With the bulk of the country’s agriculture sector being rain-fed, the rains have ushered in a flurry of activities on farms across the country.
“I am planting Boma Rhodes grass currently on my three acres, which I expect will mature in about three months and I will use it to make silage for my cows and store the feeds,” Bernard Kariuki, a dairy farmer in Murang’a, said on Tuesday on phone.
The farmer has eight dairy cows out of which he is milking six and supplies the 100 liters of milk he gets to a processor in the county.
“I had remained with feeds that would last me the next four months, so the rains are really timely. I am happy that they are a little consistent as compared to last year,” he said.
With the rains, east African nation’s livestock farmers are assured of having animal feeds and thus enhanced production of milk and meat in the coming months. This, in turn, assures citizens food during this time when the country is battling coronavirus.
Similarly, the supply of various farm produce in particular vegetables is on the increase as the intensity of the rain grows.
Traditional vegetables, cabbages, and collard greens, commonly known as sukuma wiki in the country, are among those whose prices are declining to the relief of consumers in the East African nation.
“I planted traditional vegetables that include amaranth and nightshade and I am currently harvesting and selling to traders mainly women who are supplying them door to door in Kitale since open-air markets are closed to curb the spread of coronavirus,” said George Ambuche, a farmer in the region, one of Kenya’s breadbaskets.
Farmers in the region situated in western Kenya and others in the Rift Valley are currently planting maize and beans. The former will be harvested from August and the latter from June.
The Kenyan government classifies the food sector as one of the essential services exempted from some restrictions like curfew, with food distributors allowed to move from one region to another and beyond curfew hours to boost food supply.

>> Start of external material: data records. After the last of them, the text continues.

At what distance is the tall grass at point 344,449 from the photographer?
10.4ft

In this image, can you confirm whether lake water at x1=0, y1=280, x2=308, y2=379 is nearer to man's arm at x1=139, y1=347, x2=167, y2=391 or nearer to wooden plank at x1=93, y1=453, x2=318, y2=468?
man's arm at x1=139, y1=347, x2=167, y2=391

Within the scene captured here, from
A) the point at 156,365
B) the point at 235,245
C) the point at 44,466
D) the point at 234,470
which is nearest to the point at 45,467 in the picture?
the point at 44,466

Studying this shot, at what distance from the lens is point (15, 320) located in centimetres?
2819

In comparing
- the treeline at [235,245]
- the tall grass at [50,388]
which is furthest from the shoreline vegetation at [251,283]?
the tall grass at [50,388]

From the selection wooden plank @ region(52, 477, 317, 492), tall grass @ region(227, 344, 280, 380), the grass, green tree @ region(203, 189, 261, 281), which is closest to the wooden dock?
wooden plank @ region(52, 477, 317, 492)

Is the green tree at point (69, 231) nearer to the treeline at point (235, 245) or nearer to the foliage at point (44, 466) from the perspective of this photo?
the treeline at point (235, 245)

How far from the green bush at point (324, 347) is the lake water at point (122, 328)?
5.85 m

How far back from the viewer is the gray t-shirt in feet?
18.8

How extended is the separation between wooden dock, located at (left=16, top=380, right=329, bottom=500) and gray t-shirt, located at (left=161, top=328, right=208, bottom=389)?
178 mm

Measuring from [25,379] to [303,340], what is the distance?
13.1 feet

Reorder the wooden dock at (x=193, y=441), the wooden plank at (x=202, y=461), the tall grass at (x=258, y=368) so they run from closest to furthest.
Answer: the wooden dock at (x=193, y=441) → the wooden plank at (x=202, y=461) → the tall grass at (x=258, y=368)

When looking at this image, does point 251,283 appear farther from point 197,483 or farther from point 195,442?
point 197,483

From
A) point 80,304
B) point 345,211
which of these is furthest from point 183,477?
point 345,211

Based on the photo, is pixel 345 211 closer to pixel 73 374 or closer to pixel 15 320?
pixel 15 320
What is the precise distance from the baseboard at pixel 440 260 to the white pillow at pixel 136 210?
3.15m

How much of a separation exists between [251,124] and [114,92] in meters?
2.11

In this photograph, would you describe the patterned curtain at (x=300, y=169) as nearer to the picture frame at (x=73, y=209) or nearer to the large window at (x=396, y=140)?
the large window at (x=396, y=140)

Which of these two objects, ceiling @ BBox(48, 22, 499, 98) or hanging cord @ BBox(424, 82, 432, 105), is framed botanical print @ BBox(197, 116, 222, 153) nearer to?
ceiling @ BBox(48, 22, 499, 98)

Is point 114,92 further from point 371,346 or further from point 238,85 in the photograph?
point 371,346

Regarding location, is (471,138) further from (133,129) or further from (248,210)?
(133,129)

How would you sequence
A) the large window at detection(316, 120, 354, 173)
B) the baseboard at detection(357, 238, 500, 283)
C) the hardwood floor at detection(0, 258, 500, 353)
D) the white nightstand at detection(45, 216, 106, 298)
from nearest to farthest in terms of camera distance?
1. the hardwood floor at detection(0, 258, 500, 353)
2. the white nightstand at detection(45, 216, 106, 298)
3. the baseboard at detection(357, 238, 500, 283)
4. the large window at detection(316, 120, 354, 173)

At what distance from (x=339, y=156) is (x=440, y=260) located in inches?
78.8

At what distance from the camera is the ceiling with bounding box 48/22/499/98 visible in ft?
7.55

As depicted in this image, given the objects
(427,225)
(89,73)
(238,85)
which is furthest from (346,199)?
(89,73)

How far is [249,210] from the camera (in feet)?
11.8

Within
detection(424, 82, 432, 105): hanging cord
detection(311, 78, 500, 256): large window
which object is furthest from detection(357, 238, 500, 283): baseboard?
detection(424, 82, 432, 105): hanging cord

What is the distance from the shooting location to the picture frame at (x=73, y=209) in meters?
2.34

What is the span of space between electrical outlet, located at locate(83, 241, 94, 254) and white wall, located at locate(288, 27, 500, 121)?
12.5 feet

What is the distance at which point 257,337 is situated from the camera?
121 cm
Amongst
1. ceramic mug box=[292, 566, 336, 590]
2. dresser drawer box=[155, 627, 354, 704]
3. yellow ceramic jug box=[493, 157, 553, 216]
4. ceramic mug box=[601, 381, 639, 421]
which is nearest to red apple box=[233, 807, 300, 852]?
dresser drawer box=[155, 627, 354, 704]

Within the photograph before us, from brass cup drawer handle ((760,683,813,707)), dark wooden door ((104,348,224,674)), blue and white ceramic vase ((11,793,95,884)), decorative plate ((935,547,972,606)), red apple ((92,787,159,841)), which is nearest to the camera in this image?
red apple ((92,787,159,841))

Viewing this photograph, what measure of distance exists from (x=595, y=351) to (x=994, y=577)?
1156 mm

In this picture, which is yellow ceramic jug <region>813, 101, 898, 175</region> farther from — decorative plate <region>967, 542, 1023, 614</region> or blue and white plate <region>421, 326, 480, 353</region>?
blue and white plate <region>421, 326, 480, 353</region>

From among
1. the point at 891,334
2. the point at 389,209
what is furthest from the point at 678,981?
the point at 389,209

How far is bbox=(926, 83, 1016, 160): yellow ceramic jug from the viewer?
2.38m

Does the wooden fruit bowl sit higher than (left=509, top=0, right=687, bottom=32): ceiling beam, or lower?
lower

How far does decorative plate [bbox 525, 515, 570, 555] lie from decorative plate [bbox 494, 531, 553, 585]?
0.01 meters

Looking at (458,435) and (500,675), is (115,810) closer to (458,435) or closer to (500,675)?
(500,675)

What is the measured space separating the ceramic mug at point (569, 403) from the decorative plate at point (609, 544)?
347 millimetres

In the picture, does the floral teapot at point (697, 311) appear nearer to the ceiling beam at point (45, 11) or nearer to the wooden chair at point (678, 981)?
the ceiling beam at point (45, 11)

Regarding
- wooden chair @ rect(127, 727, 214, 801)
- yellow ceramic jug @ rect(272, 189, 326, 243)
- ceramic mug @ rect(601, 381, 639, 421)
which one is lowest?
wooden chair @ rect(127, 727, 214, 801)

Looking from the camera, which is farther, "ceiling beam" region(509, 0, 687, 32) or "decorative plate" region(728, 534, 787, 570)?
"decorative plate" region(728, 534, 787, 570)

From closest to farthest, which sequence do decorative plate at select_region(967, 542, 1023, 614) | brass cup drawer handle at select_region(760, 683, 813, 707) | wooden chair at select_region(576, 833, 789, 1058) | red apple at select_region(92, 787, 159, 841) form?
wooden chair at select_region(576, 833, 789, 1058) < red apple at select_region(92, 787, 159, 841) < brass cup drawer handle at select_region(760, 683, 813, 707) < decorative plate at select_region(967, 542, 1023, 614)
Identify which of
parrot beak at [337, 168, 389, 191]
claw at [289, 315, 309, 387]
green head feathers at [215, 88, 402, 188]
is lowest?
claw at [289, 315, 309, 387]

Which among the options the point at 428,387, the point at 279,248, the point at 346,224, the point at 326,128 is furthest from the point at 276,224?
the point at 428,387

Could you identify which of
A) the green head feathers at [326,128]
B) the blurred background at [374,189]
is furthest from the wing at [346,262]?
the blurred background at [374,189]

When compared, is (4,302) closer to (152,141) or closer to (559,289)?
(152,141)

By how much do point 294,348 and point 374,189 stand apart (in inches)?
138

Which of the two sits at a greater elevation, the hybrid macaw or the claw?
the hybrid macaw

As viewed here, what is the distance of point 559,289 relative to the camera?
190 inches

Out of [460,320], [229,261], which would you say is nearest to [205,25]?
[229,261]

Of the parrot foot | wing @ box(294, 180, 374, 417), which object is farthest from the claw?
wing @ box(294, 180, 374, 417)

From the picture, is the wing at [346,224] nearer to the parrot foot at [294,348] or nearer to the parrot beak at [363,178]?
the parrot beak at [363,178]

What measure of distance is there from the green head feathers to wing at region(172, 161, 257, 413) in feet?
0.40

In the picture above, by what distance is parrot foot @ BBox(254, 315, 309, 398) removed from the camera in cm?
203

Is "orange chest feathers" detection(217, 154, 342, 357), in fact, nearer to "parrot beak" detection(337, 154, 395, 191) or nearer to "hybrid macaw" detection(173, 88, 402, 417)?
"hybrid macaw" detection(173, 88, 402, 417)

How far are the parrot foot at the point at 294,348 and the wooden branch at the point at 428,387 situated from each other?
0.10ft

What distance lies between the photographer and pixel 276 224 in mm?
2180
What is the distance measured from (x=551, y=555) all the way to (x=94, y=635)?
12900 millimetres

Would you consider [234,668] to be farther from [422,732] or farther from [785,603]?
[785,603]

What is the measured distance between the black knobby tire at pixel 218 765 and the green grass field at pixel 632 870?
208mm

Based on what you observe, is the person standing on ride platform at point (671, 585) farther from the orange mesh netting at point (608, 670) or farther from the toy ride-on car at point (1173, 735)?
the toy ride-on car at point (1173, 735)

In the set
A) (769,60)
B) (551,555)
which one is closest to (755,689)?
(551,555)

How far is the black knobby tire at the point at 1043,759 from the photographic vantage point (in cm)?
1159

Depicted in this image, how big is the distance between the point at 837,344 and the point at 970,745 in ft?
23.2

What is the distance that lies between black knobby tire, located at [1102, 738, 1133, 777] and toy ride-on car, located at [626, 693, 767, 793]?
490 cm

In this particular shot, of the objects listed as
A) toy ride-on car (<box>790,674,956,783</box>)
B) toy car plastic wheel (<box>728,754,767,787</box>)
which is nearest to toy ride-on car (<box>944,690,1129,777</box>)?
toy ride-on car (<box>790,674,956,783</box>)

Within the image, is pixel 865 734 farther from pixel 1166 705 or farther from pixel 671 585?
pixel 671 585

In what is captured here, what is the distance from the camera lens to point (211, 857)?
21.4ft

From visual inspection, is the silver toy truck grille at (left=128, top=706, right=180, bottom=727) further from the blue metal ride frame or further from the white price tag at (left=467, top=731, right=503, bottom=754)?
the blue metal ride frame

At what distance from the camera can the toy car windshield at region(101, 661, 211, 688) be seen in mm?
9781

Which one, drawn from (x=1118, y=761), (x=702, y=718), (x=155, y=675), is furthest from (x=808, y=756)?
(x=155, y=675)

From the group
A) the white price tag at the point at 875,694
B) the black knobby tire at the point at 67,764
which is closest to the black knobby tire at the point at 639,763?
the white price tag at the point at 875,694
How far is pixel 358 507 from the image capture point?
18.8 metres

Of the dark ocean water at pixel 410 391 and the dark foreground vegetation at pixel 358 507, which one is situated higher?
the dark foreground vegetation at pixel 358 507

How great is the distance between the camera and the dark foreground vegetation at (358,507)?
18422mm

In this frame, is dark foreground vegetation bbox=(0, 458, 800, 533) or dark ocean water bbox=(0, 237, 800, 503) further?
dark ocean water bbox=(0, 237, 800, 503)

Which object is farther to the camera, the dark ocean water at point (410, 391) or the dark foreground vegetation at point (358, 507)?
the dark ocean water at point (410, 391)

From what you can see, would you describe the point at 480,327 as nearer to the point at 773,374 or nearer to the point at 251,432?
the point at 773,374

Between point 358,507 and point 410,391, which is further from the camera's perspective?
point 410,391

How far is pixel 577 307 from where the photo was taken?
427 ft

With the planting of various crops currently ongoing, citizens are assured that prices of food would remain stable and supplies steady in the coming months, which is crucial for the country as it battles COVID-19.
Beatrice Macharia of Growth Point, an agro-consultancy in Kajiado, south of Nairobi, acknowledged that agricultural activities have intensified in the East African nation with the start of the rains.
“These activities are not only helping improve the supply of food but are also creating jobs on the farms at a time when other sectors are sending home workers due to coronavirus,” she said.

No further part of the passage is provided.